O sistema soja-milho também teve o melhor desempenho econômico. Em três das 15 safras (2011/12, 2020/21 e 2021/22), o retorno superou US$ 30 por saca. A vantagem vem da possibilidade de duas colheitas comerciais na mesma área no ano agrícola. Além de contribuir para a produtividade da soja, o milho gera segunda fonte de receita e dilui custos fixos com máquinas, mão de obra e financiamento da terra. Na safra 2014/15, enquanto os demais sistemas praticamente zeraram o retorno, o soja-milho manteve margem com a venda do milho.
Já a braquiária e o milheto, usados como cobertura, não geram receita direta, mas elevaram a produtividade da soja e a receita por hectare. O sistema também tem potencial para ampliar a produção de biocombustíveis sem expansão de área. Considerando as produtividades dos experimentos, um hectare de soja-milho pode gerar mais de 4 mil litros de biocombustíveis, somando biodiesel de soja, etanol de milho e óleo técnico de milho. O volume é quase sete vezes superior ao potencial de biodiesel de um hectare de monocultura de soja.
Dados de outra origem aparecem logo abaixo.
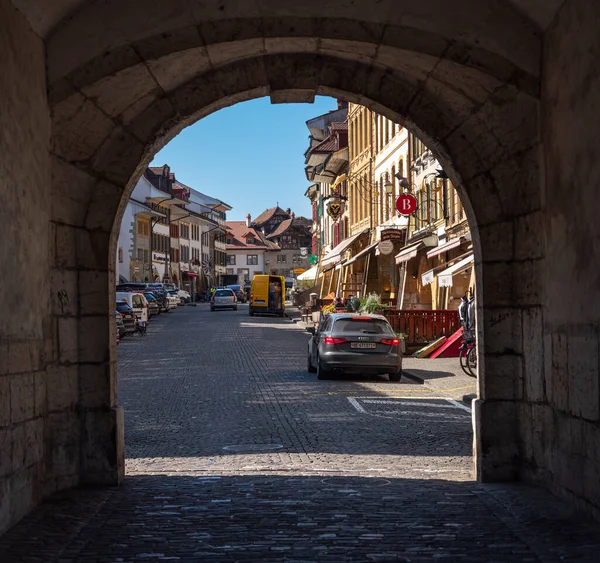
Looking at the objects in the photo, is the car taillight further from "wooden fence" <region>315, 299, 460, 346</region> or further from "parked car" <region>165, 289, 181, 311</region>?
"parked car" <region>165, 289, 181, 311</region>

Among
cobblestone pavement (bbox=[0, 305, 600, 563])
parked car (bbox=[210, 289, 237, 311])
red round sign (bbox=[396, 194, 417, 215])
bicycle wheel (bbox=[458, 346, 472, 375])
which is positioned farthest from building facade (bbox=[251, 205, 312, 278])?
cobblestone pavement (bbox=[0, 305, 600, 563])

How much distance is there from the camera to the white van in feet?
128

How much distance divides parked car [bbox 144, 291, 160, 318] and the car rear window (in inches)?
1434

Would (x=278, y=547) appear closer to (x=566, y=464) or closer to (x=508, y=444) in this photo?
(x=566, y=464)

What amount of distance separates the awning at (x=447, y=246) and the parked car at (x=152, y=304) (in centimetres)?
2663

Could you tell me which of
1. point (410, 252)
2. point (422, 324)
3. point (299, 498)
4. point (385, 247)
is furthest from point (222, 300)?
point (299, 498)

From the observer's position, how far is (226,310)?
7169cm

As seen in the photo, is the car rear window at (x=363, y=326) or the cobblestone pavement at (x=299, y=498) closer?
the cobblestone pavement at (x=299, y=498)

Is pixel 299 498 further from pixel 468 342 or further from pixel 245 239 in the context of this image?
pixel 245 239

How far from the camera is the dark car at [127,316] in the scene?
3625 centimetres

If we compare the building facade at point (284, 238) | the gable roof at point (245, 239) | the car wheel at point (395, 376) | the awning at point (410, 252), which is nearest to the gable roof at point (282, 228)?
the building facade at point (284, 238)

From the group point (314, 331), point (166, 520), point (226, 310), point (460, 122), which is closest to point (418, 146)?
point (314, 331)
Os efeitos da sucessão se acumulam ao longo do tempo. A alternância de culturas favorece a ciclagem de nutrientes, aumenta a matéria orgânica e melhora a estrutura e a infiltração de água no solo, além de estimular microrganismos. O sistema também ajuda a interromper ciclos de pragas e doenças da monocultura. "Quando diferentes culturas ocupam a área ao longo dos anos, o solo passa a funcionar de forma mais eficiente, armazenando melhor água e nutrientes e oferecendo condições mais favoráveis para o desenvolvimento da planta", afirma Luís Guilherme, pesquisador envolvido no estudo.
Em períodos de seca, solos mais estruturados e biologicamente ativos aumentam a capacidade das plantas de suportar estresse hídrico. "As evidências que reunimos confirmam que a diversificação no campo é uma estratégia eficaz para otimizar o uso da terra, aumentar o rendimento financeiro, a produtividade, a resiliência e a eficiência no uso de fertilizantes, apoiando o movimento de transição para uma economia de baixo carbono", conclui Sofia Arantes.
estudo sobre sistemas de plantio direto manejo de solo em períodos de seca
Para quem vive da terra em Minas, o estudo de Itiquira reforça o que muitos produtores já percebem na prática: diversificar não é só alternativa, é proteção. A seca não é notícia só quando vira tragédia. Ela está ali, todo ano, testando o solo e o bolso de quem planta. Sistemas que combinam culturas, como soja e milho, dão mais estabilidade à renda e ao chão. E isso, no interior, vale tanto quanto qualquer tecnologia de ponta.